QUOTED PASSAGE –
-- -- --

# I think ill take a nap...*too cute*



## Sandra1961 (Oct 14, 2005)

Here is my little man having a little nap


----------



## My3Girls (Apr 6, 2004)

What a little sweetie, so cute!


----------



## Tacha_Jaimin (Nov 18, 2005)

Sooooo sweet :roll:


----------



## 2pups622 (Apr 17, 2005)

OMG i saw you thread i keepforgeting to post there congrads on him hes SUPER !!! ADORABLE I WANT HIM !! you finally have him !! YAHHHHH :wave: :lol:  
adorable pics i love when they sleep


----------



## berenicevlz (Nov 19, 2005)

He looks so cute!  Congrats on your new baby!


----------



## Alisha (Mar 11, 2005)

I'm so in :love7: with Milo he is so adorable not to mention he looks like the spittin image of my Poco look here


----------



## Jen (Sep 13, 2005)

Oh Sandra those are such sweet pictures  He is just adorable!


----------



## Ms_P (Apr 25, 2004)

Awwwwww ..... shhhhhhhhh!


----------



## Jessie (Dec 4, 2005)

he is so perfect


----------



## SunnyFLMum (Apr 21, 2005)

Oh I am so in love....

I love those sleepy baby pics


----------



## Rubyfox (Jul 11, 2005)

silanol said:


> i dont think he is a very good example of the breed



Are you looking at the same picture as us????
Milo is a lovely example of a long coat Chihuahua.


----------



## Kristi (Oct 19, 2005)

He is absolutely adorable!! You just want to kiss him all over. :lol:


----------



## silanol (Dec 17, 2005)

There are so many niser chihuahus here. Yours are nice rubyfox


----------



## lecohen (Feb 13, 2005)

silanol said:


> There are so many niser chihuahus here. Yours are nice rubyfox



If you came to stir trouble you can disappear back to where u came from! This is a friendly forum!



Sandra, he is perfect!


----------



## lecohen (Feb 13, 2005)

silanol said:


> and who r you?????? Ya dog is super ugly it dont evan look like a chihuhua why dont you jin a forum for crossed dogs!!!!!!!



:lol: :lol: :lol: Am i bothered! Nice try! You must be bored! 


Stop spoiling Sandra's thread!


----------



## Kezza (Dec 1, 2005)

Sandra your wee puppy is ADORABLE! thanks for sharing those lovely pics with those of us who appreciate them x
and Silano go back under the stone you crawled out from and stop trying to cause trouble. :evil:


----------



## KB (Apr 13, 2004)

-- -- --

(Data records)
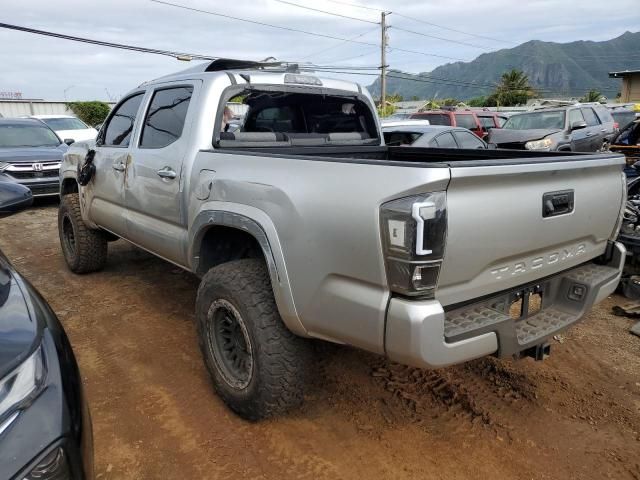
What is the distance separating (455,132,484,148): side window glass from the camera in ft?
29.1

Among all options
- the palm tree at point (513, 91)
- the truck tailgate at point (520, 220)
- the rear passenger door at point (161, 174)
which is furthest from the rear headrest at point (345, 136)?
the palm tree at point (513, 91)

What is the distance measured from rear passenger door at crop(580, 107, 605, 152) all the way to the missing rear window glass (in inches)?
382

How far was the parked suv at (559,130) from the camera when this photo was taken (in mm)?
11164

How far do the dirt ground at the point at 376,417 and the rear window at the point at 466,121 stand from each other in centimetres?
1110

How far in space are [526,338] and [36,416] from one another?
2006 millimetres

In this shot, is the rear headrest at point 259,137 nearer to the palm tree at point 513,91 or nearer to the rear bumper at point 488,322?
the rear bumper at point 488,322

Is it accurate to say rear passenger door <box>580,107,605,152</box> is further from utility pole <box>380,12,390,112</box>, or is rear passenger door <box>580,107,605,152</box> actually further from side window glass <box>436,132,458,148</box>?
utility pole <box>380,12,390,112</box>

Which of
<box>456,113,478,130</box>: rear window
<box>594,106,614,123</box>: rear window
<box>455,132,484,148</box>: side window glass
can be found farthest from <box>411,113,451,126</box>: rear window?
<box>455,132,484,148</box>: side window glass

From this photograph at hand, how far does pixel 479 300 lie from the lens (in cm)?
226

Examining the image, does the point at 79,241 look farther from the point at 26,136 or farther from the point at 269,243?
the point at 26,136

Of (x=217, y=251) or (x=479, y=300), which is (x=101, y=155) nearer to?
(x=217, y=251)

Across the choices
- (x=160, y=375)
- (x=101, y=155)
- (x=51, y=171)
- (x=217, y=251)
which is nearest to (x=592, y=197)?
(x=217, y=251)

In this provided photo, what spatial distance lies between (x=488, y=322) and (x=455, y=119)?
12.7 meters

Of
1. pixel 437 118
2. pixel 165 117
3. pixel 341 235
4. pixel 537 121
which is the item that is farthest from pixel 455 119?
pixel 341 235
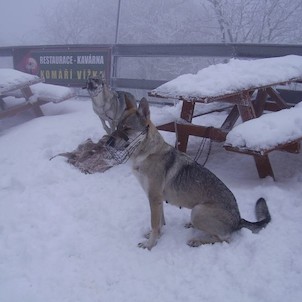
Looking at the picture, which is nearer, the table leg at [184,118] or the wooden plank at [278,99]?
the table leg at [184,118]

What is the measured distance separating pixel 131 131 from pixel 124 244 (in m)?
1.20

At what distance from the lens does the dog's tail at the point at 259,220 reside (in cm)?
328

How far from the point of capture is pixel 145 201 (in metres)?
4.23

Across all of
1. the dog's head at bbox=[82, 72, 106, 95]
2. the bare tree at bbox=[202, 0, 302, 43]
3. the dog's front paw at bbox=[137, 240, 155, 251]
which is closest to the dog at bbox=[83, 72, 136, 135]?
the dog's head at bbox=[82, 72, 106, 95]

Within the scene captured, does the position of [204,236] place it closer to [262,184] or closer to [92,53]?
[262,184]

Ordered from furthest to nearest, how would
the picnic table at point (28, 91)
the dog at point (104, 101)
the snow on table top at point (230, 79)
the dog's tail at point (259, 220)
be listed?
the picnic table at point (28, 91), the dog at point (104, 101), the snow on table top at point (230, 79), the dog's tail at point (259, 220)

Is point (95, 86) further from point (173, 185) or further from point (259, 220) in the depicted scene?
point (259, 220)

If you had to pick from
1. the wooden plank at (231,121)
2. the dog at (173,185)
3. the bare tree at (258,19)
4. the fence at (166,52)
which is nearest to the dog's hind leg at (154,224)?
the dog at (173,185)

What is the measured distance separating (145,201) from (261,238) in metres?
1.55

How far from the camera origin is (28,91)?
27.1 ft

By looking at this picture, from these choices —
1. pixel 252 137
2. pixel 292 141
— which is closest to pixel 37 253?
pixel 252 137

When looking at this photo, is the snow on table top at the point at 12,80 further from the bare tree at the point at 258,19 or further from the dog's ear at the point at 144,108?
the bare tree at the point at 258,19

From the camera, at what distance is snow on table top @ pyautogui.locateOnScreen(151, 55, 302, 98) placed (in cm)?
446

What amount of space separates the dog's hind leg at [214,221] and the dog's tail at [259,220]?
0.59ft
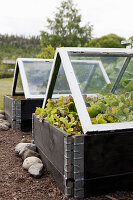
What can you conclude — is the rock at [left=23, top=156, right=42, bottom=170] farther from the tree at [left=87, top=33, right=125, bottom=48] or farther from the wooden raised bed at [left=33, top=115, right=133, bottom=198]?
the tree at [left=87, top=33, right=125, bottom=48]

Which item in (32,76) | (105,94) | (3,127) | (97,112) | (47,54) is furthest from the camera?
(47,54)

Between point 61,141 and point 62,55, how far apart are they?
95 centimetres

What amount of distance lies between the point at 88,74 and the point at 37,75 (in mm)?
3181

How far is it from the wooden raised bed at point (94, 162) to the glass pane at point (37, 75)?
3376mm

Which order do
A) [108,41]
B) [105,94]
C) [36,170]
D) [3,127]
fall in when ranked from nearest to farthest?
[36,170]
[105,94]
[3,127]
[108,41]

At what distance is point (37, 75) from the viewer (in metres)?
6.33

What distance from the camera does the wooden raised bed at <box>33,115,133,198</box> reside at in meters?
2.43

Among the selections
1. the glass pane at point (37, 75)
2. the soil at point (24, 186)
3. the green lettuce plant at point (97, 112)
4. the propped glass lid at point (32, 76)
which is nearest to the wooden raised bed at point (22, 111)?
the propped glass lid at point (32, 76)

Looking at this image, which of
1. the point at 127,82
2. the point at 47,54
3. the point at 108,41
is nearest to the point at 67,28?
the point at 108,41

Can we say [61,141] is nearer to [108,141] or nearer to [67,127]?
[67,127]

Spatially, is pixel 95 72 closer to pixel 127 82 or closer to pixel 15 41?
pixel 127 82

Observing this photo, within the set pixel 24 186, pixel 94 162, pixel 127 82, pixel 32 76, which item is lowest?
pixel 24 186

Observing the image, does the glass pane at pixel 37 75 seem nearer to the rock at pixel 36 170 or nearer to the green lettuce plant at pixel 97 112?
the green lettuce plant at pixel 97 112

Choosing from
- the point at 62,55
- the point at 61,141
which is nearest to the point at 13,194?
the point at 61,141
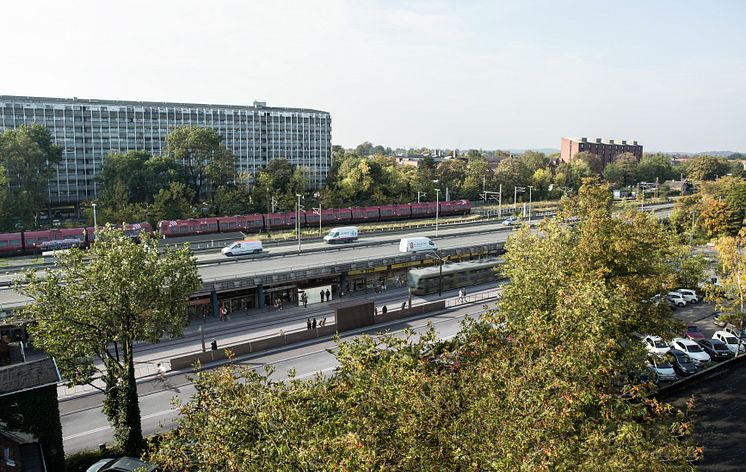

-- -- --

PROBLEMS TO WORK ON –
A. Retype the records starting at the line that contains "Observing the image, does" and ending at the end of the records, with both ends included. Leave the pictures out.
B. Write what comes next in the forum thread about Sandra's napping Chihuahua puppy, picking up after its final line.

REPLIES –
A.
Observing the image, does the glass pane at pixel 37 75 seem nearer to the rock at pixel 36 170 or nearer to the green lettuce plant at pixel 97 112?
the green lettuce plant at pixel 97 112

Choosing from
- the point at 62,55
- the point at 61,141
which is nearest to the point at 13,194?
the point at 61,141

B.
silanol said:


> There are so many niser chihuahus here. Yours are nice rubyfox


make one more ignornat comment and your gone :wave:


----------



## Kezza (Dec 1, 2005)

Nicely said KB mamma!
such a shame when this happens on here.... :roll:


----------



## Kezza (Dec 1, 2005)

sorry, was getting a little mad with a certain someone...i know we shouldn't bite because thats what they want.... :roll:


----------



## Kezza (Dec 1, 2005)

:lol: :lol: :lol: :lol: :lol: :lol: :lol: :roll:


----------



## Sandra1961 (Oct 14, 2005)

Excuse me to whoever said my Milo isnt a good example of his breed, he is perfect in everyway

And if all you have to do with your time, is come on here and make nasty comments, then your just jealous and sad! get a life

Thanks to everyone for the lovely comments!
were just off to bed now, so Milo says 'goodnight'


----------



## lecohen (Feb 13, 2005)

Goodnight Sandra, Rachel and Milo xxxx


----------



## Kezza (Dec 1, 2005)

this person was banned by the look of it and then came back under another name....all the posts by them have been deleted now i think..
take no notice sandra although i know its hard not to react sometimes! :roll:


----------



## Courtney (Jun 2, 2005)

Sandra... he is perfect.
If you ever get tired of him, send him right over! :lol:


----------



## KB (Apr 13, 2004)

yes I deleted the nasty threads, sorry that had to happen, MILO is perfect!!


----------



## littleweed (Nov 21, 2005)

Sandra,
That close up of him is soooo sweet! I love his little face, and the white on his chin is to die for!!!! :love7: Wish I was nearer so I could smooch on him!!!! :lol: :lol: You can do it for all of us!!!!


----------



## Fibi's Mommy (Nov 28, 2005)

I love the second to last pic! That's how I spend alot of my time too...sitting back adoring my little baby! Hee!!! Sandra, he is so perfect! 
chiscrochetcrazy...you're right...Poco and Milo could be brothers they do look alot alike!


----------



## ~Jessie~ (Oct 30, 2005)

He is too cute


----------



## Guest (Dec 18, 2005)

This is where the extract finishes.